▸ **REQUIRED ACTION**
Give back an exact repetition of the material below, from its first line through the line that contains "Modern 2BR Beachside", both included, minus the pictures.

▸ **DATA BELOW**
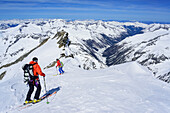Two persons back-country skiing downhill from Dreiherrnspitze, Dreiherrnspitze, valley of Ahrntal, Hohe Tauern range, South Tyrol, Italy
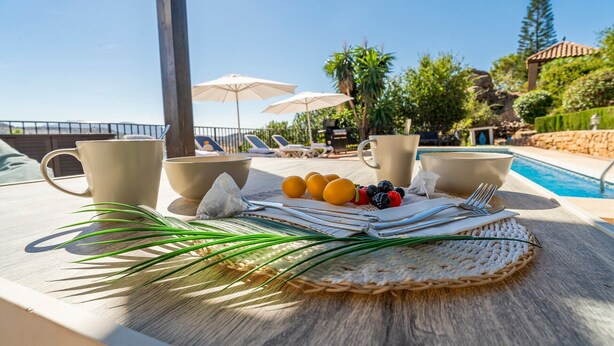 A poolside table with a woven placemat, a cup, a bowl, a napkin, and a fruit arrangement. - Villa Maroma with Mountain View, Pool, Garden & Wi-Fi (La Viñuela)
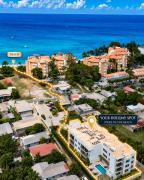 Modern 2BR Beachside Haven Ground Floor and Pool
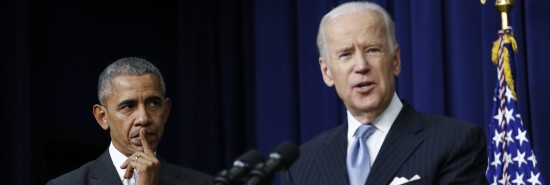 Barack Obama listens as Joe Biden speaks in the South Court Auditorium in the Eisenhower Executive Office Building on the White House complex in Washington.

▸ **SOLUTION TO THIS PROBLEM**
Two persons back-country skiing downhill from Dreiherrnspitze, Dreiherrnspitze, valley of Ahrntal, Hohe Tauern range, South Tyrol, Italy
 A poolside table with a woven placemat, a cup, a bowl, a napkin, and a fruit arrangement. - Villa Maroma with Mountain View, Pool, Garden & Wi-Fi (La Viñuela)
 Modern 2BR Beachside Haven Ground Floor and Pool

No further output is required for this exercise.